Accountability requires honesty about failure. Watson's failures were not publicly acknowledged by IBM while the products were still being actively marketed. MD Anderson's termination of its Watson project was not publicly announced. The accumulation of negative clinical evidence came through investigative journalism and independent research, not through IBM's own disclosure. Accountability in clinical AI requires proactive disclosure of performance problems, not just reactive response to external investigation.

Legacy

Watson for Oncology's failure did not end AI in oncology. Since Watson's effective withdrawal, multiple other AI oncology tools have been developed and deployed, including AI tools for tumor detection in pathology images, genomic analysis for treatment selection, and radiation treatment planning. These tools have generally been developed with more rigorous clinical evidence standards than Watson was held to.

Watson's legacy, however, is primarily as a cautionary tale — one that is cited in clinical AI governance discussions, regulatory deliberations, and academic analyses of AI in healthcare. The case established several reference points: the gap between AI marketing and clinical evidence, the generalizability problem in clinical AI, and the importance of regulatory oversight for clinical AI systems. For this reason, it remains an essential case study for anyone responsible for governing AI in healthcare settings.

Discussion Questions

IBM trained Watson for Oncology on hypothetical patient cases rather than actual patient outcomes data. What would a rigorous training dataset for an oncology AI have looked like? What methodological standards should have applied?
Watson's recommendations were found to disconcord significantly with tumor board recommendations in institutions outside the United States. What due diligence should hospitals in those countries have conducted before purchasing and deploying Watson?
IBM continued to market Watson for Oncology and sign new partner deals while evidence of performance problems was accumulating internally.

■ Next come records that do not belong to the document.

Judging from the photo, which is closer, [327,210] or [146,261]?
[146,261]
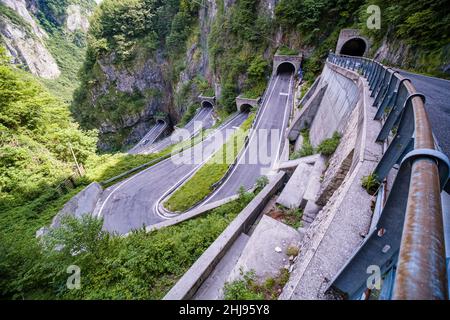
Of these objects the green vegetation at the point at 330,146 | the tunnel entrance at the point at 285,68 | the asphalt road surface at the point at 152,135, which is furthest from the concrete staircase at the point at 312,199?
the asphalt road surface at the point at 152,135

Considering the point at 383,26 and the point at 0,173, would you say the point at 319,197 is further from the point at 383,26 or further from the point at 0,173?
the point at 383,26

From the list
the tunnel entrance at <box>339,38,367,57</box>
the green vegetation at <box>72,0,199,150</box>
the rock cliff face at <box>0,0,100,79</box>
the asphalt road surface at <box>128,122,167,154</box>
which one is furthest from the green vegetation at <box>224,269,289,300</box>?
the rock cliff face at <box>0,0,100,79</box>

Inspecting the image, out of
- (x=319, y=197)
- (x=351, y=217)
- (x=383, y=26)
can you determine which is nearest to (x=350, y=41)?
(x=383, y=26)

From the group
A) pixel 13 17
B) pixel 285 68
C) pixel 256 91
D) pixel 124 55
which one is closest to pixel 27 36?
pixel 13 17

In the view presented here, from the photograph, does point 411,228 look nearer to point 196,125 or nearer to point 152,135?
point 196,125
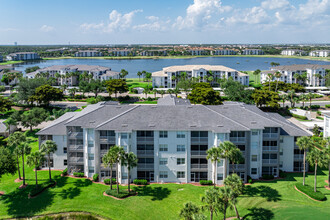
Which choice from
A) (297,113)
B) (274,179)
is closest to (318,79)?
(297,113)

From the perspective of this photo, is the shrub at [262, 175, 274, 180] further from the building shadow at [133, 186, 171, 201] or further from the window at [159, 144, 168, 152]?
the window at [159, 144, 168, 152]

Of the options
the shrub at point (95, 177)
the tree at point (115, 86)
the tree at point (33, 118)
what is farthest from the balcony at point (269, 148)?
the tree at point (115, 86)

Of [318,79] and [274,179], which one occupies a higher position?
[318,79]

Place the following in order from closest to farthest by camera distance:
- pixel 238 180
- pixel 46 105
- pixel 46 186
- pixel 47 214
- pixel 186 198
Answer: pixel 238 180
pixel 47 214
pixel 186 198
pixel 46 186
pixel 46 105

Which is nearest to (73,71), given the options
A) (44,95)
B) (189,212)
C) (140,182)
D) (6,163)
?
(44,95)

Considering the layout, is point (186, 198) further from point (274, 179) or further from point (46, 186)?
point (46, 186)

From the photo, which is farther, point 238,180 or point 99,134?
point 99,134

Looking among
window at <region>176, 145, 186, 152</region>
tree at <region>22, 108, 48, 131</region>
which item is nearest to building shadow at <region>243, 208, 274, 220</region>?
window at <region>176, 145, 186, 152</region>
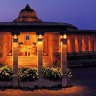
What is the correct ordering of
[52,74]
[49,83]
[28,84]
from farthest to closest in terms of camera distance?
[52,74]
[49,83]
[28,84]

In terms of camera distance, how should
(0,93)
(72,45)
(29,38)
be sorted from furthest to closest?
1. (72,45)
2. (29,38)
3. (0,93)

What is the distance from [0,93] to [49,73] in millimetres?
4368

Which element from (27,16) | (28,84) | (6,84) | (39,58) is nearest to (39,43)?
(39,58)

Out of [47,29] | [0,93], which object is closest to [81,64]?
[47,29]

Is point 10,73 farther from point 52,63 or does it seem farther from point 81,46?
point 81,46

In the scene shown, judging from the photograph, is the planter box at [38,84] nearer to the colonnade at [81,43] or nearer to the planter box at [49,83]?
the planter box at [49,83]

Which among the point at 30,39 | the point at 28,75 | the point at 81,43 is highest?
the point at 81,43

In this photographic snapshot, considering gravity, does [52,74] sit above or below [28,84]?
above

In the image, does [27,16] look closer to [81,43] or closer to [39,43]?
[81,43]

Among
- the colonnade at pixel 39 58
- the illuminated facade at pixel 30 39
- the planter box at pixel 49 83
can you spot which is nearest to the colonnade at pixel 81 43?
the illuminated facade at pixel 30 39

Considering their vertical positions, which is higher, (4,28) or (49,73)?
(4,28)

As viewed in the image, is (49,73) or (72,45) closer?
(49,73)

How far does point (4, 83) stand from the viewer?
24.0 meters

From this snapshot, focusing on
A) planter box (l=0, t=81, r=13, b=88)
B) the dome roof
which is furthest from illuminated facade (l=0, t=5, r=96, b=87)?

What ethical obligations did IBM have in this situation? What transparency was owed to existing and prospective hospital partners?
The regulatory framework for AI clinical decision support was inadequate during Watson's primary deployment period. If the current FDA SaMD framework had been in place, what requirements would Watson have needed to meet? Would those requirements have prevented the problems documented in this case?
Watson for Oncology was presented as democratizing access to MSKCC-quality oncology expertise. The actual evidence suggested it did not deliver on this promise for hospitals in India and South Korea. What does this teach about the equity implications of exporting AI tools trained in high-income country settings to lower-resource settings without validation?
IBM spent an estimated $4–15 billion on Watson Health before divesting the assets for approximately $1 billion. Who bore the costs of this failure? Patients who received Watson's recommendations? Hospitals that paid for Watson? IBM shareholders? What accountability mechanisms were available to each of these parties?